» **GOAL**: Can you convert every line of the records below into a JSON list of strings, one string per line, with blank lines and the pictures left out?
[START OF GIVEN RECORDS]
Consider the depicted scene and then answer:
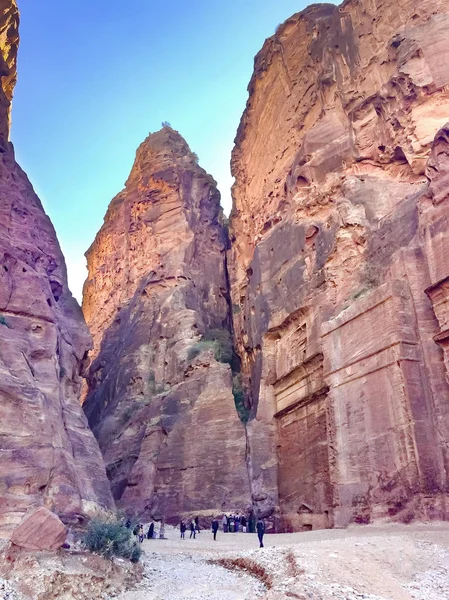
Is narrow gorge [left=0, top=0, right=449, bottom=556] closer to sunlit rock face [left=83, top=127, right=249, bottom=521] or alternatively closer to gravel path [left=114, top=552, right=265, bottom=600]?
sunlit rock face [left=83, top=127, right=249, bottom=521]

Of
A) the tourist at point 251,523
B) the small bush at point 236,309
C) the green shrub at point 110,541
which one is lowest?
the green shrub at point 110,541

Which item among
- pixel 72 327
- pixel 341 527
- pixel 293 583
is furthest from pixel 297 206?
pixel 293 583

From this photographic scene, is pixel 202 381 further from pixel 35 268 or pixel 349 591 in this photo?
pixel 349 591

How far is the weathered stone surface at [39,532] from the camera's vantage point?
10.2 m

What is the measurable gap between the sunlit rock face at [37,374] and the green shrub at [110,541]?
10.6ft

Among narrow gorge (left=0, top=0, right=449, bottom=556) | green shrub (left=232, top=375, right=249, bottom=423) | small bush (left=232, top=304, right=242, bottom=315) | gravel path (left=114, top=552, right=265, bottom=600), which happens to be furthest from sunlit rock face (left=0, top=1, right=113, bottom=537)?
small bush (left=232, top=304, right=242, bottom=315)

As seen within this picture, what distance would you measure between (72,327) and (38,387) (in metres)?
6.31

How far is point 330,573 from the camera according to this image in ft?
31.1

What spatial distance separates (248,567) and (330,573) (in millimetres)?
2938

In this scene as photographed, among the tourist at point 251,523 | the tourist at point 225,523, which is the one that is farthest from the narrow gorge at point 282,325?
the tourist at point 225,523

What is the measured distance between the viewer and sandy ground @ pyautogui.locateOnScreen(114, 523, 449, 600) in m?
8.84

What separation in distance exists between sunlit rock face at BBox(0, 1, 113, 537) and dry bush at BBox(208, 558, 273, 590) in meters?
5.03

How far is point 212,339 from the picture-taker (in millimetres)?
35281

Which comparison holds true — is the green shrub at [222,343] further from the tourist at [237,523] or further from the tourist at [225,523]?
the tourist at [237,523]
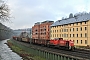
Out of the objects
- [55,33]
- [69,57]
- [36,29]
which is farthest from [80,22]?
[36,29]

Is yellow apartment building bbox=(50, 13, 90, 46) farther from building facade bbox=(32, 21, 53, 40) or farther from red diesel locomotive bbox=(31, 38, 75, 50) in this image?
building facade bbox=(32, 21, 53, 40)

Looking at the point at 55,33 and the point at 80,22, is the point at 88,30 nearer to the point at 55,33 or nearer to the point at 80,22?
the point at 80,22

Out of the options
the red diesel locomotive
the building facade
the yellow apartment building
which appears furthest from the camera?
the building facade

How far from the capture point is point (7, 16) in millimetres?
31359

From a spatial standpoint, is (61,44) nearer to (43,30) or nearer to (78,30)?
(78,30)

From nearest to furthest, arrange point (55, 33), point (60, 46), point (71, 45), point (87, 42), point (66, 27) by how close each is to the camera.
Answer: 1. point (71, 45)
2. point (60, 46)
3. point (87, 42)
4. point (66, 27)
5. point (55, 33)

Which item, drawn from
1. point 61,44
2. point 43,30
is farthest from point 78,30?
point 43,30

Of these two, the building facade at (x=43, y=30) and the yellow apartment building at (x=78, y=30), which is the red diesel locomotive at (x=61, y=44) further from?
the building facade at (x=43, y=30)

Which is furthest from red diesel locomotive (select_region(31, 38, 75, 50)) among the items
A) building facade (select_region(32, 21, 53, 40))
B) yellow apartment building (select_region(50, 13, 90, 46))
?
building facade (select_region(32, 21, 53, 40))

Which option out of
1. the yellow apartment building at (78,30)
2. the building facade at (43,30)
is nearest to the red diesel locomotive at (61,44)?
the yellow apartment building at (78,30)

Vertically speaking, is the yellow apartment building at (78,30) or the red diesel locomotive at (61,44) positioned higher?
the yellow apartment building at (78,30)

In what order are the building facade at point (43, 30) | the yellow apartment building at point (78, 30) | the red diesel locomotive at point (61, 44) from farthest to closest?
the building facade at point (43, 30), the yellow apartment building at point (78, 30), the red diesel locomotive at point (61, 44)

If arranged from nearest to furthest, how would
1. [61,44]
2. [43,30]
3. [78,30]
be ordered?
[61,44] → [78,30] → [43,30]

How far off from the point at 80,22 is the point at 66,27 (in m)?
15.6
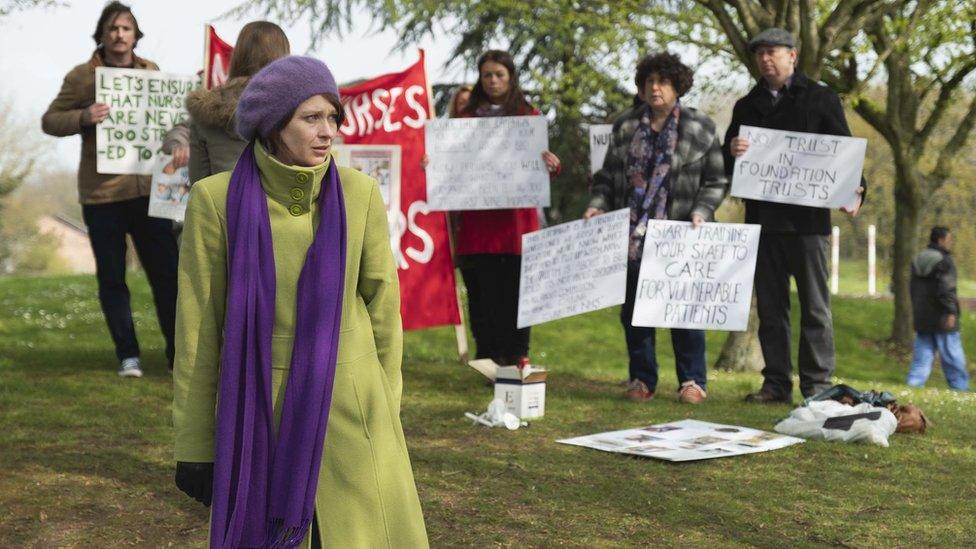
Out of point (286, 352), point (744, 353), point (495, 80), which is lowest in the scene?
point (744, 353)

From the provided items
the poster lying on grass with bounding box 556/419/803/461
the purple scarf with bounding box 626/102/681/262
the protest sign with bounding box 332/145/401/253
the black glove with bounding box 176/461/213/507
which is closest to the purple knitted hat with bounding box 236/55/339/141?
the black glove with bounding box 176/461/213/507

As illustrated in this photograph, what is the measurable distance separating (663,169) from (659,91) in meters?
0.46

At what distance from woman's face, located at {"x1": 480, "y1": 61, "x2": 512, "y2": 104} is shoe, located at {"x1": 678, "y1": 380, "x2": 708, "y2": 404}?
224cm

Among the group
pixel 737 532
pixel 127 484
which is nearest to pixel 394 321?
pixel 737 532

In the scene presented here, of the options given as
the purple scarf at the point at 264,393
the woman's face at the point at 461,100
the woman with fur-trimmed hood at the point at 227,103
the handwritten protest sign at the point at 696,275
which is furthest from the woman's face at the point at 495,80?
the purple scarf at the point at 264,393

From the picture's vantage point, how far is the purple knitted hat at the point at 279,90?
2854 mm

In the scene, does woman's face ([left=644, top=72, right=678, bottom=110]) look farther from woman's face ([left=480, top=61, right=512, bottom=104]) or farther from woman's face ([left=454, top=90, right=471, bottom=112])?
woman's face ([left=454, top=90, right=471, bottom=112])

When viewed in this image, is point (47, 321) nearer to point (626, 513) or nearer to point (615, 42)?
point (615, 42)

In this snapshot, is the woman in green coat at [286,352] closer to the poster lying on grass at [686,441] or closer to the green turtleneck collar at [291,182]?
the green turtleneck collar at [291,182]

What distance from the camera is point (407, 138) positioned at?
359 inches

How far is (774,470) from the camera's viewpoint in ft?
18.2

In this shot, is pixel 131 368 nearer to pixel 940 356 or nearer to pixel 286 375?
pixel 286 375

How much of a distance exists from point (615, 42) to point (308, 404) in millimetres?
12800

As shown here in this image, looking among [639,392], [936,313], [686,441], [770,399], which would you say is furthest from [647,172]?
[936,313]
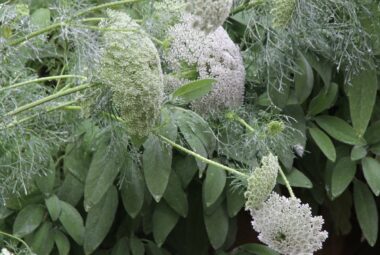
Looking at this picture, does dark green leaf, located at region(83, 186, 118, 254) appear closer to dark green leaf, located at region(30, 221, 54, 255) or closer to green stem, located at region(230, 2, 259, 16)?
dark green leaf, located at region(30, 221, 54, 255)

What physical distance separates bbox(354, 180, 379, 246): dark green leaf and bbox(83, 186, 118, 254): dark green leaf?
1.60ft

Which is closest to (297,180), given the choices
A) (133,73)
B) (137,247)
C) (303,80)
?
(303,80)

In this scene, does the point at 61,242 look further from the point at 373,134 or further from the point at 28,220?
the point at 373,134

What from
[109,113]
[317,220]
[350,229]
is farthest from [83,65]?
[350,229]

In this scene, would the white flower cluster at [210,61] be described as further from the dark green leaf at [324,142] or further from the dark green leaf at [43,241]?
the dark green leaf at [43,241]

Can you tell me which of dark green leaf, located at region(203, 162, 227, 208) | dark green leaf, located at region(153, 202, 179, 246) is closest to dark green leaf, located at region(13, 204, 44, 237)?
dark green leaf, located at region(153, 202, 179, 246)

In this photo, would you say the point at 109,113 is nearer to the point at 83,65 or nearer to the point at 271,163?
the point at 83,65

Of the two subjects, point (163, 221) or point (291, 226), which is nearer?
[END OF GIVEN RECORDS]
» **RESULT OF THIS EXERCISE**:
[
  "Consider the depicted scene and then answer:",
  "Is narrow gorge [left=0, top=0, right=449, bottom=556] closer to sunlit rock face [left=83, top=127, right=249, bottom=521] or alternatively closer to gravel path [left=114, top=552, right=265, bottom=600]?",
  "sunlit rock face [left=83, top=127, right=249, bottom=521]",
  "Of",
  "A) the tourist at point 251,523",
  "B) the small bush at point 236,309",
  "C) the green shrub at point 110,541",
  "which one is lowest?",
  "the green shrub at point 110,541",
  "Which item among",
  "- pixel 72 327",
  "- pixel 341 527",
  "- pixel 293 583",
  "is furthest from pixel 297 206?",
  "pixel 293 583",
  "From this photographic scene, is pixel 202 381 further from pixel 35 268 or pixel 349 591 in this photo?",
  "pixel 349 591",
  "How far is the weathered stone surface at [39,532] from the camera's vantage point?",
  "10.2 m",
  "What is the measurable gap between the sunlit rock face at [37,374] and the green shrub at [110,541]?",
  "10.6ft",
  "Among narrow gorge (left=0, top=0, right=449, bottom=556) | green shrub (left=232, top=375, right=249, bottom=423) | small bush (left=232, top=304, right=242, bottom=315) | gravel path (left=114, top=552, right=265, bottom=600), which happens to be furthest from sunlit rock face (left=0, top=1, right=113, bottom=537)?",
  "small bush (left=232, top=304, right=242, bottom=315)",
  "As seen within this picture, what distance would you measure between (72,327) and (38,387) (in metres)?",
  "6.31",
  "How far is point 330,573 from the camera according to this image in ft?",
  "31.1",
  "What spatial distance separates (248,567) and (330,573) (in millimetres)?",
  "2938",
  "In this scene as photographed, among the tourist at point 251,523 | the tourist at point 225,523, which is the one that is farthest from the narrow gorge at point 282,325?",
  "the tourist at point 225,523",
  "What is the measured distance between the viewer and sandy ground @ pyautogui.locateOnScreen(114, 523, 449, 600) in m?",
  "8.84",
  "What separation in distance exists between sunlit rock face at BBox(0, 1, 113, 537) and dry bush at BBox(208, 558, 273, 590) in meters?",
  "5.03",
  "How far is point 212,339 from the picture-taker (in millimetres)?",
  "35281",
  "Which comparison holds true — is the green shrub at [222,343] further from the tourist at [237,523] or further from the tourist at [225,523]?",
  "the tourist at [237,523]",
  "Out of the objects",
  "- [55,33]",
  "- [69,57]",
  "- [36,29]",
  "which is farthest from [80,22]?",
  "[36,29]",
  "Is yellow apartment building bbox=(50, 13, 90, 46) farther from building facade bbox=(32, 21, 53, 40) or farther from red diesel locomotive bbox=(31, 38, 75, 50) in this image?",
  "building facade bbox=(32, 21, 53, 40)",
  "Looking at the point at 55,33 and the point at 80,22, is the point at 88,30 nearer to the point at 55,33 or nearer to the point at 80,22?",
  "the point at 80,22",
  "Out of the options",
  "the red diesel locomotive",
  "the building facade",
  "the yellow apartment building",
  "which appears furthest from the camera?",
  "the building facade",
  "How far from the capture point is point (7, 16) in millimetres?",
  "31359",
  "From a spatial standpoint, is (61,44) nearer to (43,30) or nearer to (78,30)?",
  "(78,30)",
  "From nearest to furthest, arrange point (55, 33), point (60, 46), point (71, 45), point (87, 42), point (66, 27) by how close each is to the camera.",
  "Answer: 1. point (71, 45)",
  "2. point (60, 46)",
  "3. point (87, 42)",
  "4. point (66, 27)",
  "5. point (55, 33)",
  "Which item, drawn from",
  "1. point 61,44",
  "2. point 43,30",
  "is farthest from point 78,30?",
  "point 43,30",
  "Of these two, the building facade at (x=43, y=30) and the yellow apartment building at (x=78, y=30), which is the red diesel locomotive at (x=61, y=44) further from?",
  "the building facade at (x=43, y=30)",
  "Which is furthest from red diesel locomotive (select_region(31, 38, 75, 50)) among the items",
  "A) building facade (select_region(32, 21, 53, 40))",
  "B) yellow apartment building (select_region(50, 13, 90, 46))",
  "?",
  "building facade (select_region(32, 21, 53, 40))",
  "Which option out of",
  "1. the yellow apartment building at (78,30)",
  "2. the building facade at (43,30)",
  "is nearest to the red diesel locomotive at (61,44)?",
  "the yellow apartment building at (78,30)",
  "Vertically speaking, is the yellow apartment building at (78,30) or the red diesel locomotive at (61,44) positioned higher?",
  "the yellow apartment building at (78,30)",
  "In what order are the building facade at point (43, 30) | the yellow apartment building at point (78, 30) | the red diesel locomotive at point (61, 44) from farthest to closest?",
  "the building facade at point (43, 30), the yellow apartment building at point (78, 30), the red diesel locomotive at point (61, 44)",
  "If arranged from nearest to furthest, how would",
  "1. [61,44]",
  "2. [43,30]",
  "3. [78,30]",
  "be ordered?",
  "[61,44] → [78,30] → [43,30]",
  "How far off from the point at 80,22 is the point at 66,27 (in m)?",
  "15.6",
  "Out of point (286, 352), point (744, 353), point (495, 80), which is lowest in the scene?",
  "point (744, 353)",
  "From the provided items",
  "the poster lying on grass with bounding box 556/419/803/461",
  "the purple scarf with bounding box 626/102/681/262",
  "the protest sign with bounding box 332/145/401/253",
  "the black glove with bounding box 176/461/213/507",
  "which is closest to the purple knitted hat with bounding box 236/55/339/141?",
  "the black glove with bounding box 176/461/213/507",
  "As illustrated in this photograph, what is the measurable distance separating (663,169) from (659,91) in meters?",
  "0.46",
  "At what distance from woman's face, located at {\"x1\": 480, \"y1\": 61, \"x2\": 512, \"y2\": 104} is shoe, located at {\"x1\": 678, \"y1\": 380, \"x2\": 708, \"y2\": 404}?",
  "224cm",
  "Among the group",
  "pixel 737 532",
  "pixel 127 484",
  "which is nearest to pixel 394 321?",
  "pixel 737 532",
  "In the scene presented here, of the options given as",
  "the purple scarf at the point at 264,393",
  "the woman's face at the point at 461,100",
  "the woman with fur-trimmed hood at the point at 227,103",
  "the handwritten protest sign at the point at 696,275",
  "which is furthest from the woman's face at the point at 495,80?",
  "the purple scarf at the point at 264,393",
  "From the picture's vantage point, how far is the purple knitted hat at the point at 279,90?",
  "2854 mm",
  "In the scene, does woman's face ([left=644, top=72, right=678, bottom=110]) look farther from woman's face ([left=480, top=61, right=512, bottom=104]) or farther from woman's face ([left=454, top=90, right=471, bottom=112])?",
  "woman's face ([left=454, top=90, right=471, bottom=112])",
  "When viewed in this image, is point (47, 321) nearer to point (626, 513) or nearer to point (615, 42)?",
  "point (615, 42)",
  "In this snapshot, is the woman in green coat at [286,352] closer to the poster lying on grass at [686,441] or closer to the green turtleneck collar at [291,182]?",
  "the green turtleneck collar at [291,182]",
  "What distance from the camera is point (407, 138) positioned at?",
  "359 inches",
  "How far is (774,470) from the camera's viewpoint in ft?",
  "18.2",
  "In this shot, is pixel 131 368 nearer to pixel 940 356 or nearer to pixel 286 375?",
  "pixel 286 375",
  "How much of a distance exists from point (615, 42) to point (308, 404) in millimetres?",
  "12800",
  "As shown here in this image, looking among [639,392], [936,313], [686,441], [770,399], which would you say is furthest from [647,172]?",
  "[936,313]",
  "Looking at this picture, does dark green leaf, located at region(83, 186, 118, 254) appear closer to dark green leaf, located at region(30, 221, 54, 255) or closer to green stem, located at region(230, 2, 259, 16)?",
  "dark green leaf, located at region(30, 221, 54, 255)",
  "What physical distance separates bbox(354, 180, 379, 246): dark green leaf and bbox(83, 186, 118, 254): dark green leaf?",
  "1.60ft",
  "Which is closest to (297,180), given the choices",
  "A) (133,73)",
  "B) (137,247)",
  "C) (303,80)",
  "?",
  "(303,80)",
  "In this scene, does the point at 61,242 look further from the point at 373,134 or further from the point at 28,220?",
  "the point at 373,134",
  "What from",
  "[109,113]",
  "[317,220]",
  "[350,229]",
  "is farthest from [83,65]?",
  "[350,229]",
  "In this scene, would the white flower cluster at [210,61] be described as further from the dark green leaf at [324,142] or further from the dark green leaf at [43,241]?",
  "the dark green leaf at [43,241]",
  "Can you tell me which of dark green leaf, located at region(203, 162, 227, 208) | dark green leaf, located at region(153, 202, 179, 246) is closest to dark green leaf, located at region(13, 204, 44, 237)?",
  "dark green leaf, located at region(153, 202, 179, 246)",
  "In this photo, would you say the point at 109,113 is nearer to the point at 83,65 or nearer to the point at 271,163?",
  "the point at 83,65",
  "Of the two subjects, point (163, 221) or point (291, 226), which is nearer?"
]